[Collected data]
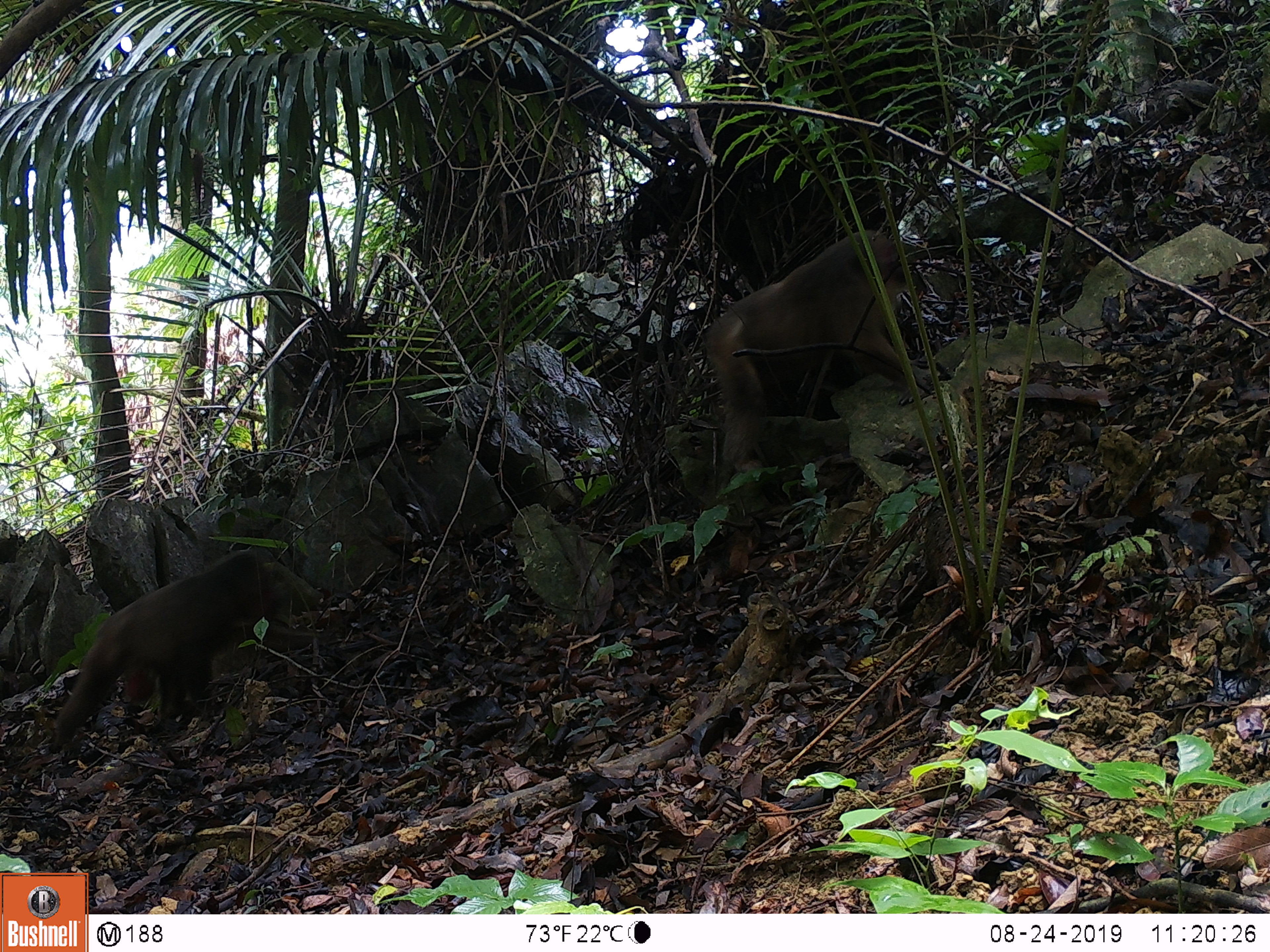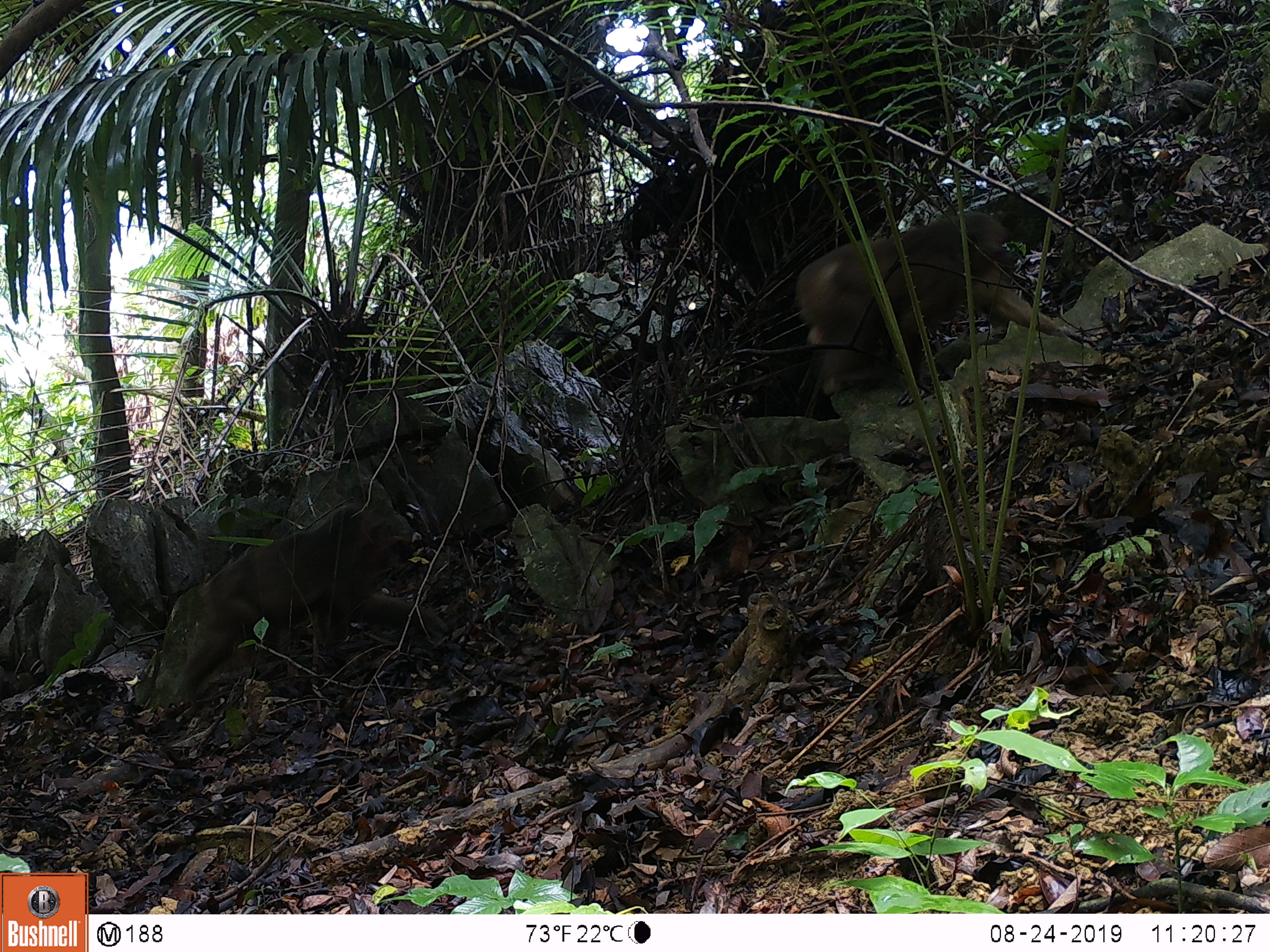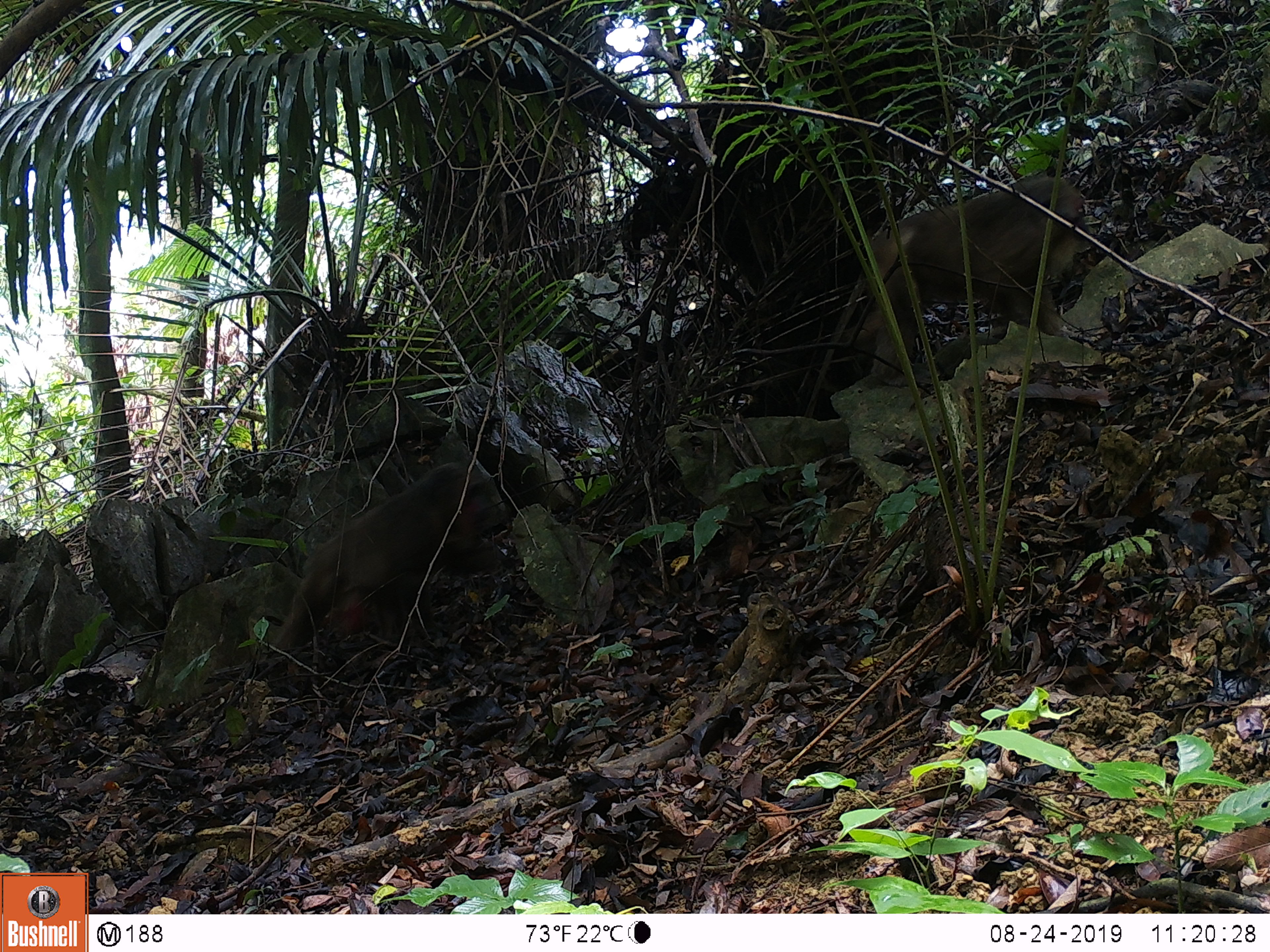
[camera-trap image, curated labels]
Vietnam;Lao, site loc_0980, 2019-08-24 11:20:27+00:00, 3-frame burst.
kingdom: Animalia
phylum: Chordata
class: Mammalia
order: Primates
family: Cercopithecidae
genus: Macaca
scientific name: Macaca arctoides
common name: stump-tailed macaque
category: stump tailed macaque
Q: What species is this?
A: Stump tailed macaque (stump-tailed macaque) (Macaca arctoides).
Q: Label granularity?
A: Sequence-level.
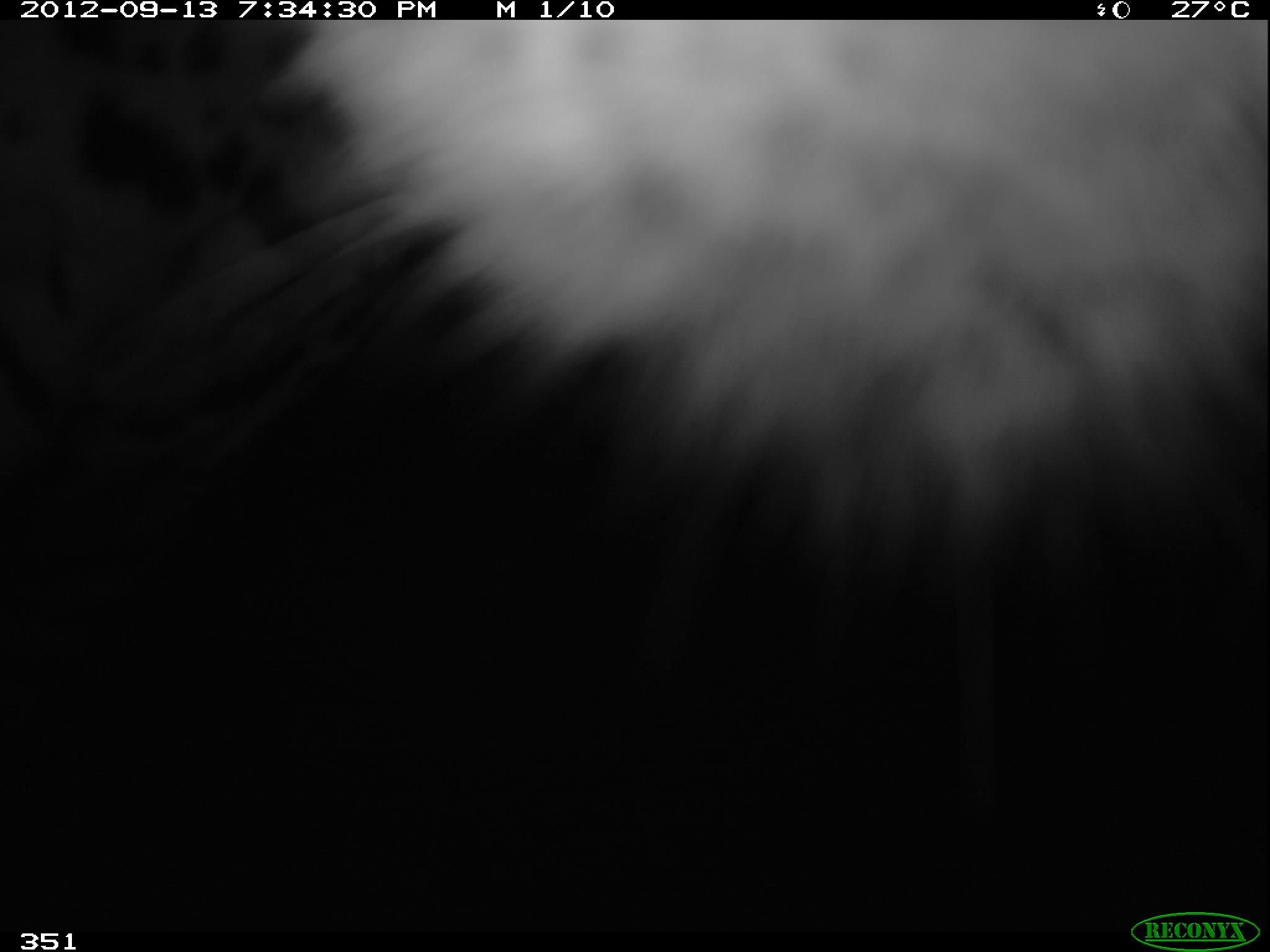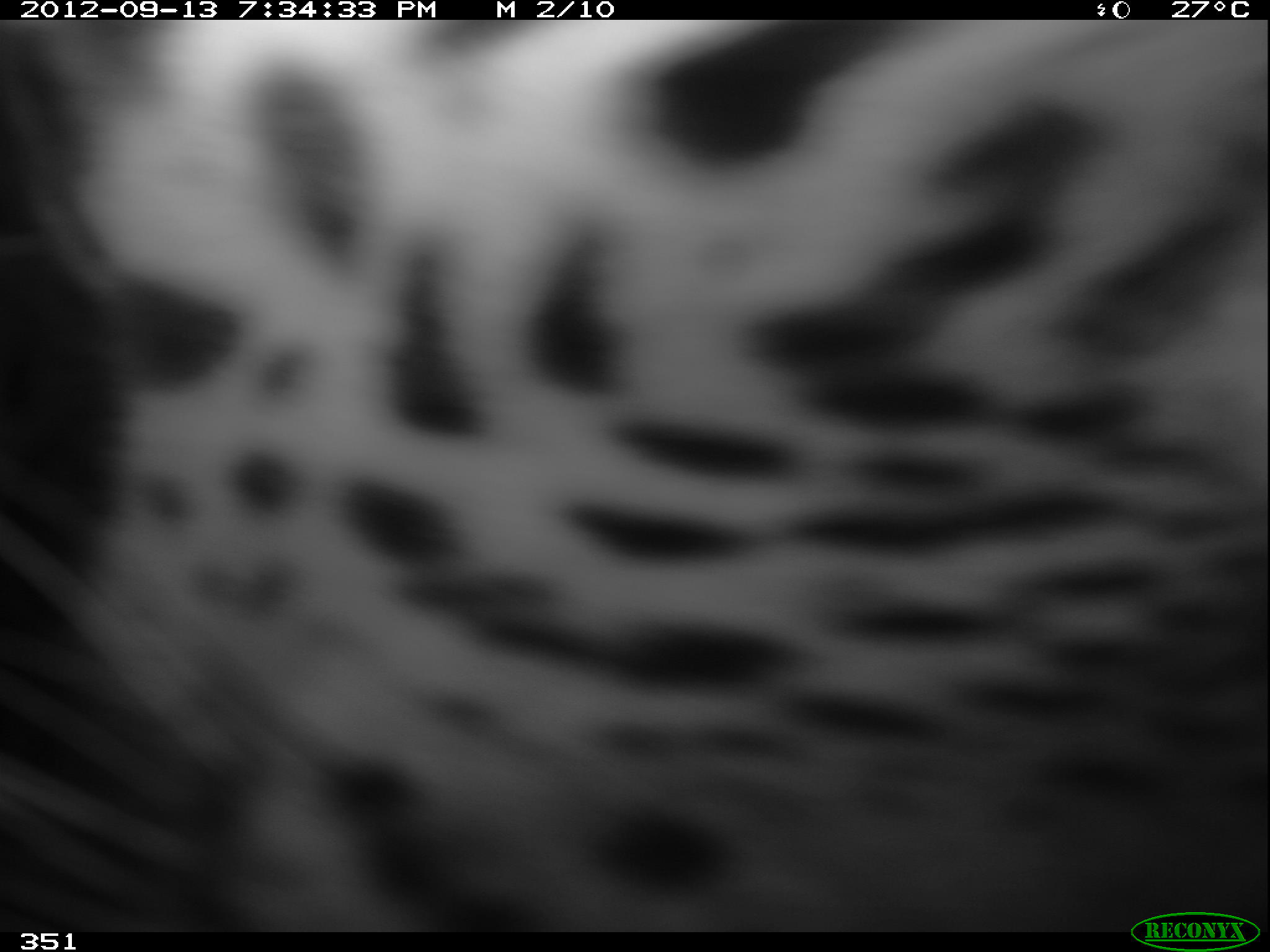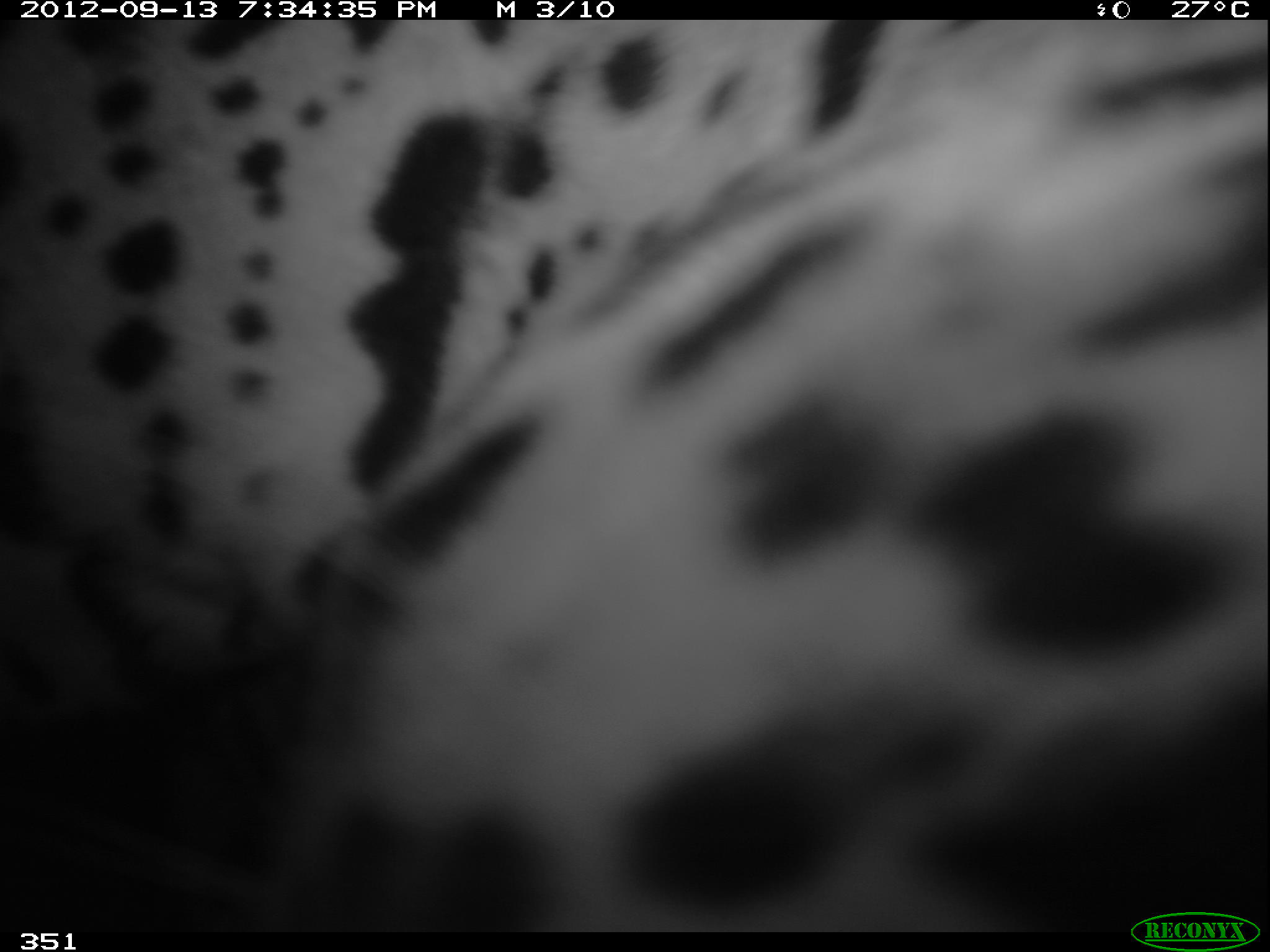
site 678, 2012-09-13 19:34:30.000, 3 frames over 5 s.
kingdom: Animalia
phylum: Chordata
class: Mammalia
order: Carnivora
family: Felidae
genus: Panthera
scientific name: Panthera onca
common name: jaguar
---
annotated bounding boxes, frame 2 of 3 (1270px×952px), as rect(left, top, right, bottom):
panthera onca: rect(0, 19, 1268, 932)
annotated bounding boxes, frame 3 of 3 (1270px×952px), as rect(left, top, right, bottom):
panthera onca: rect(0, 19, 1263, 930)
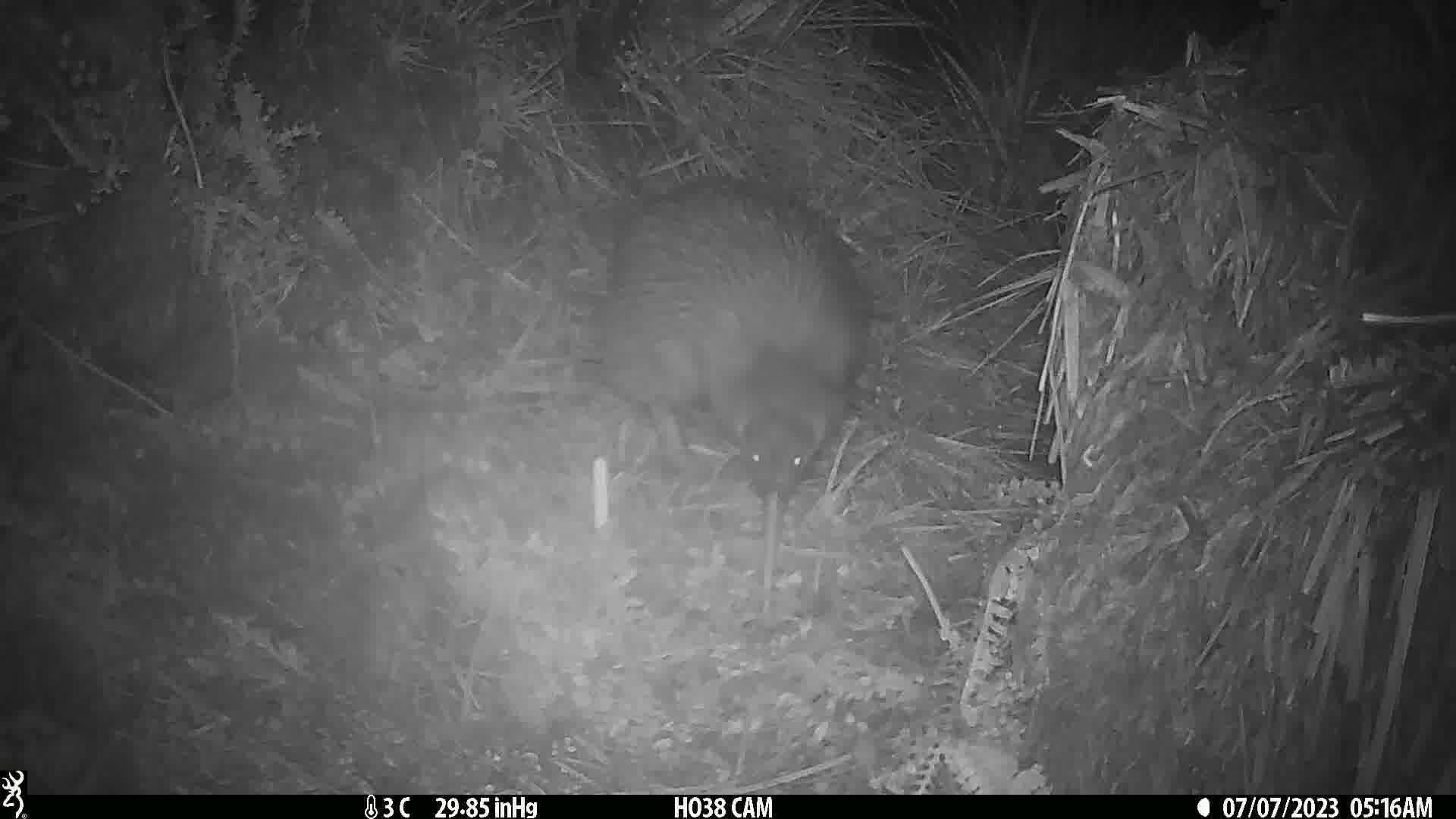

Your objective:
What's needed is an exact copy of every entry, minus the pictures.

Solution:
[camera-trap image, curated labels]
Vietnam;Lao, site loc_0980, 2019-08-24 11:20:27+00:00, 3-frame burst.
kingdom: Animalia
phylum: Chordata
class: Mammalia
order: Primates
family: Cercopithecidae
genus: Macaca
scientific name: Macaca arctoides
common name: stump-tailed macaque
category: stump tailed macaque
Q: What species is this?
A: Stump tailed macaque (stump-tailed macaque) (Macaca arctoides).
Q: Label granularity?
A: Sequence-level.
site 678, 2012-09-13 19:34:30.000, 3 frames over 5 s.
kingdom: Animalia
phylum: Chordata
class: Mammalia
order: Carnivora
family: Felidae
genus: Panthera
scientific name: Panthera onca
common name: jaguar
---
annotated bounding boxes, frame 2 of 3 (1270px×952px), as rect(left, top, right, bottom):
panthera onca: rect(0, 19, 1268, 932)
annotated bounding boxes, frame 3 of 3 (1270px×952px), as rect(left, top, right, bottom):
panthera onca: rect(0, 19, 1263, 930)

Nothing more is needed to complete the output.